[BEGIN Document extract]

According to yet another embodiment, the present invention provides a telecommunication system for wireless access. The telecommunication system includes a mobile station that is configured to send registration messages at predetermined time intervals. For example, each of the registration messages includes a lifetime, and the registration messages include a first registration message, and the first registration message including a first lifetime. The system also includes an access service network that is configured to provide a network access to the mobile station and to wirelessly receive the registration messages from the mobile station. According to certain embodiments, the access service network includes a base station that is configured to provide a radio access to the mobile station. The access service network further includes a gateway that is configured to forward the registration messages and store at least the first lifetime. In addition, the system includes a connectivity service network that is configured to receive the registration messages and store at least the first lifetime. For example, the connectivity service network is configured to allocate a network resource for the mobile station in response to the registration messages. The gateway is configured to cause the access service network to stop providing the network access to the mobile station if the first lifetime expires before a second registration message is received from the mobile station. For example, the second registration message includes at least a second lifetime. The connectivity service network is configured to independently deallocates the allocated network resource for the mobile station if the first lifetime expires before the second registration message is received from the mobile station.

It is to be appreciated that the various embodiments of the present invention provide advantages over conventional techniques. In various embodiments, the present invention allows valuable network resources to be allocated for better use. For example, an access network is able to terminate a network connection to a mobile station independently and effectively. In addition, various embodiments of the present invention are compatible with conventional techniques and easily implemented. There are other benefits as well.

Depending upon embodiment, one or more of these benefits may be achieved. These benefits and various additional objects, features and advantages of the present invention can be fully appreciated with reference to the detailed description and accompanying drawings that follow.

FIG. 1 is a simplified diagram illustrating a conventional telecommunication network.

[END Document extract]

Jobs:
a) Translate this sentence from the wireless access patent text into Spanish: "The access service network further includes a gateway that is configured to forward the registration messages and store at least the first lifetime."
b) Answer these questions from the wireless access patent text:
(i) At what intervals is the mobile station configured to send registration messages?
(ii) What kind of access does the base station provide to the mobile station?
(iii) In the part on advantages, what is an access network said to be able to do?
c) Pick up the wireless access patent text after its final sentence and write what comes next.

[BEGIN Recorded data]

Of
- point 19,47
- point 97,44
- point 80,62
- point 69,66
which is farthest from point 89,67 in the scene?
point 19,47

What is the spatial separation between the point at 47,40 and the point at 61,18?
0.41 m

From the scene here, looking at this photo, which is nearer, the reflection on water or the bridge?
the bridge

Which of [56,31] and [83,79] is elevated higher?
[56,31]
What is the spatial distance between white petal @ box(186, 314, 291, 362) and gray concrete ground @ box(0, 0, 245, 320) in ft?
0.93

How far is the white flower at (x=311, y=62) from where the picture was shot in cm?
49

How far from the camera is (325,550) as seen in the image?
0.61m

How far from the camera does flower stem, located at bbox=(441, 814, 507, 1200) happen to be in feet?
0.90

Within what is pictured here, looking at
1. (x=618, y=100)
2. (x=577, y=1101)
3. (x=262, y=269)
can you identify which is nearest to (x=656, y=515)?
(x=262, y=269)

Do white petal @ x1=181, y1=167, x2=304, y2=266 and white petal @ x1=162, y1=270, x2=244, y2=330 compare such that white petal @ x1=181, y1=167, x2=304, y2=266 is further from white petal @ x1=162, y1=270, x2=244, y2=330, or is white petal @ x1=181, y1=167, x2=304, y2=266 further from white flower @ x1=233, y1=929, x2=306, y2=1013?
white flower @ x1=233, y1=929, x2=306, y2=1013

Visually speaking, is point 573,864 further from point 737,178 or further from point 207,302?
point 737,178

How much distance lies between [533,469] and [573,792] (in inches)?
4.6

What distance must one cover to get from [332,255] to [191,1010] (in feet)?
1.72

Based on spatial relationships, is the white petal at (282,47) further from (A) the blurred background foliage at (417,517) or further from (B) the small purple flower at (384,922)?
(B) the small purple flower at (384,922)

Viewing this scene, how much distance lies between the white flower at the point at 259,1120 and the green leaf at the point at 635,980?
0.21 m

[END Recorded data]

The results:
a) La red de servicio de acceso incluye además una pasarela que está configurada para reenviar los mensajes de registro y almacenar al menos el primer tiempo de vida.

b)
(i) At predetermined time intervals.
(ii) Radio access.
(iii) Terminate a network connection to a mobile station independently and effectively.

c)
FIG. 2 is a simplified diagram illustrating operation of a conventional telecommunication network.

FIG. 3 is a simplified diagram illustrating a conventional renew process for mobile connection.

FIG. 4 is a simplified diagram illustrating a conventional termination process for a mobile station.

FIG. 5 is a simplified diagram illustrating an embodiment of the present invention.

FIG. 6 is a simplified diagram illustrating a telecommunication system according to an embodiment of the present invention.

FIG. 7 is a simplified diagram illustrating operation of a telecommunication system according to an embodiment of the present invention.

The present invention relates in general to telecommunication techniques. More particularly, the invention provides a method and system for managing network resources. In a specific embodiment, the present invention provides a method and system for an access network to independently (i.e., without negotiating with connectivity service network and/or the mobile station) terminate connections to a mobile station based on certain predetermined conditions. Merely by way of example, the invention is described as it applies to wireless access network and content provider, but it should be recognized that the invention has a broader range of applicability.

In a telecommunication network, a mobile station is typically connected to a local network, which provides, among other things, radio connectivity. The local network also establishes a connection between the mobile station and a network where a variety of services (e.g., routing, Internet protocol routing, etc.) are provided. FIG. 1 is a simplified diagram illustrating a conventional telecommunication network. As an example, the conventional telecommunication network 100 as illustrated in FIG. 1 complies with WiMAX wireless (i.e., IEEE802.16d/e) networks.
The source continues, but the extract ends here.